The AZCNA also had patient advocates present at the courtroom hearing. One of these was a veteran who shared the harrowing story of his battle with suicidal ideation due to his PTSD and the ineffective pharmaceuticals he was taking.

He said that medical marijuana saved his life from suicide, as his insight shook the core of the courtroom. His moving story lead to the ultimate decision that PTSD could be added to the medical marijuana program.

But why does this program need to be expanded to incorporate conditions other than chronic pain? Many of the conditions patients present with allow them to access treatment with medical marijuana because of the chronic pain associated with their condition.

So what importance would expanding the criteria bring?

“One of the things they say in Arizona is that we don’t need to expand [the criteria],” Manus said. “Everybody just qualifies under chronic pain. You don’t need to add anymore conditions because everyone can just go under chronic pain. You’re right. They could do that. But what are we missing? We’re missing an opportunity to collect data on very specific diseases from patients that are choosing to use cannabis therapy.”
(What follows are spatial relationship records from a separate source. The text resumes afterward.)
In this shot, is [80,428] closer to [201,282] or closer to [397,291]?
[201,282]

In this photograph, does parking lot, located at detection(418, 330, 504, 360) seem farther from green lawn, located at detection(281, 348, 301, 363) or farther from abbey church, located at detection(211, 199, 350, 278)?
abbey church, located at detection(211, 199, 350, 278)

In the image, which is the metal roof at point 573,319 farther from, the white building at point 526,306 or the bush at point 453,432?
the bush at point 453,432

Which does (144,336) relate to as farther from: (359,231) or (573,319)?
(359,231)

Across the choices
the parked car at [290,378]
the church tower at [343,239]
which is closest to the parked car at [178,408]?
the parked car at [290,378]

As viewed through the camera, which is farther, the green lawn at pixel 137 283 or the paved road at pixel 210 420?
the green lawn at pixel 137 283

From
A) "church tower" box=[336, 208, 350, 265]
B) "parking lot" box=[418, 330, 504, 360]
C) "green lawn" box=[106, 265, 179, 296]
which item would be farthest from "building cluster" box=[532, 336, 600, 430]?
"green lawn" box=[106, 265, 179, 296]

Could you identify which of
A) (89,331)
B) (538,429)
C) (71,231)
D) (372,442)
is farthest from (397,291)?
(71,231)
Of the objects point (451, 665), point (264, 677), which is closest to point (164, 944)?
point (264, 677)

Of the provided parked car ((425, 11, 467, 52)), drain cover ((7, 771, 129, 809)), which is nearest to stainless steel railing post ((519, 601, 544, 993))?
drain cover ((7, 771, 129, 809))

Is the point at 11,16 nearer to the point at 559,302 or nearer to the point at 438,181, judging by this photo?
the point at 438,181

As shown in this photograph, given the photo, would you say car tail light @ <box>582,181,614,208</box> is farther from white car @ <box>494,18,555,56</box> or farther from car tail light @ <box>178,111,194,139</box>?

That kind of data is exactly the type of research policymakers ask for when dealing with cases for medical marijuana: evidence to support that medical marijuana can benefit certain conditions. In order for that data to be collected, decision-makers will have to include a wide array of conditions in the medical marijuana program, not only in Arizona, but across the country.

While the AZCNA is taking steps in the right direction with their petition to include PTSD, as well as petitions for other chronic conditions, their win with PTSD did not come without stipulation.

“Unlike any other patient on the program, they stated that a PTSD patient would have to prove that they were currently undergoing conventional therapy before they would qualify to get their card for PTSD,” Manus explained.

After a long, tiresome battle with the court systems, Manus and her team almost decided to let the stipulation go. However, when unhappy veterans came to the AZCNA pleading with them to not give up the fight, Manus decided the stipulation needed to be removed.

The AZCNA has appealed the court’s decision and is currently fighting to get the discriminatory language removed.

“You don’t tell a cancer patient that they can’t receive cannabis if they’re not on chemo,” Manus said. “You don’t tell a chronic pain patient that they can’t receive cannabis if they’re not on opiates. So why would you do that to a PTSD patient and say you can’t qualify if you’re not on anti-depressants?”

The AZCNA continues to advocate for patients and educate others about the benefits of medical cannabis. As the only group to succeed in bringing change to the medical marijuana program, they remain hopeful about their mission to further expand the criteria to include other chronic conditions.

“People say all the time that cannabis is a gateway drug, and I say cannabis is a gateway,” Manus said. “Cannabis is a gateway to health. I’ve seen that over and over repeatedly and I know this to be true.”